Rollins doesn’t understand the economy. She thinks a handful of wealthy people can borne the economic pressures of an entire nation refusing to pay rent. Let’s not let her idiocy translate to a movement that gains steam.
Rollins is just being frugal, or something
Rollins then argues that she’s just planning for the future by saving money now. Who needs to pay rent when, in the future, she might not be able to? I mean, she’s working and has a savings account now. But what if in the future she doesn’t? Sure, that time may never come. In fact, as best as I can tell, it hasn’t happened to her yet. But it could at some point.
While I will always work and hope for the best, we must prepare for a deep economic recession and market destabilization, all while knowing that billionaires, big banks and other pandemic profiteers are poised to improve their relative position, just like during the Great Recession. Those of us who aren’t profiting off this crisis are going to need all the resources we can save in order to take care of ourselves, our loved ones and our communities.

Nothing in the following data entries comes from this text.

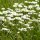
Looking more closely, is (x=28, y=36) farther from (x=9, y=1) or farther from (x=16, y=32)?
(x=9, y=1)

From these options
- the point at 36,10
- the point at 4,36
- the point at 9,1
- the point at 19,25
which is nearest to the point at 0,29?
the point at 4,36

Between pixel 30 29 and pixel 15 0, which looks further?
pixel 15 0

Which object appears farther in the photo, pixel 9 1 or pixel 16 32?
pixel 9 1

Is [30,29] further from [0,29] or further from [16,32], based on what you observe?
[0,29]

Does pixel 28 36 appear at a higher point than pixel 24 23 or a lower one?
lower

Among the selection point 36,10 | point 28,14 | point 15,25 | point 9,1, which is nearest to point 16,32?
point 15,25

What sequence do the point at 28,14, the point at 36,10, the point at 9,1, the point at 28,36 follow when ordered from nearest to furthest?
1. the point at 28,36
2. the point at 28,14
3. the point at 36,10
4. the point at 9,1

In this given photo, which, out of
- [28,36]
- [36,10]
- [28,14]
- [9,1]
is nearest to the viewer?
[28,36]

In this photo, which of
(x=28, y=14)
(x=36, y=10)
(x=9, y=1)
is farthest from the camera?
(x=9, y=1)

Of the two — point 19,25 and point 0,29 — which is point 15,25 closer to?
point 19,25

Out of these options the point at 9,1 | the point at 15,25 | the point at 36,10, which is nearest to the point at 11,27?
the point at 15,25
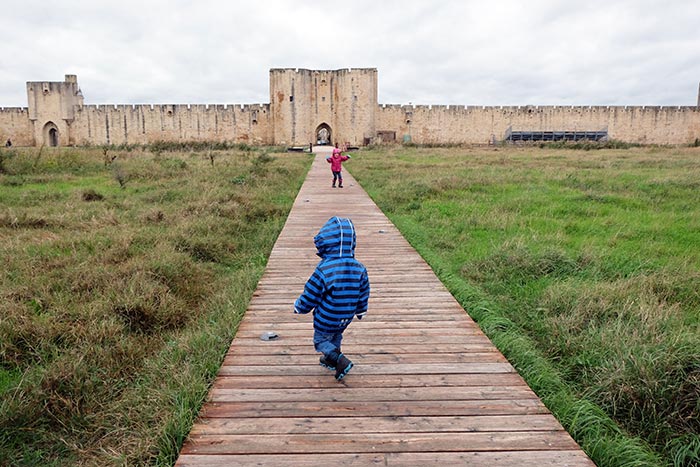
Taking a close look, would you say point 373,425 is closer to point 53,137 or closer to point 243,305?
point 243,305

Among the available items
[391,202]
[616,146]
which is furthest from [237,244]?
[616,146]

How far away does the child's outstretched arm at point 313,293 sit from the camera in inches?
107

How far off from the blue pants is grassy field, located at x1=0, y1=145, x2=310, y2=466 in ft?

The irony is that she’s literally the pandemic profiteer — she’s refusing to pay for property she doesn’t own. She’s stealing so she can hang on to more money. She’s profiting off her own political movement.
No one should feel ashamed, embarrassed or afraid for missing a rent or mortgage payment — ever — and especially not now.
Actually, I can back that statement 100%. If you can’t pay rent due to coronavirus, while working with your landlord, you should not feel ashamed. You shouldn’t be embarrassed, either. If your landlord isn’t making a good faith effort to work with you, I hope you’ll contact me to help.
Rollins, however, has everything to be ashamed of. And her privileged position, framing herself as a hero and a freedom fighter, should bring her great embarrassment. But oftentimes, when you’re living with delusions of grandeur and are an incredible narcissist, reality doesn’t every quite click in.
Hopefully when she’s booted from office, the reality will set in. She’s a thief desperate to bring more meaning to her life on the Olympia City Council.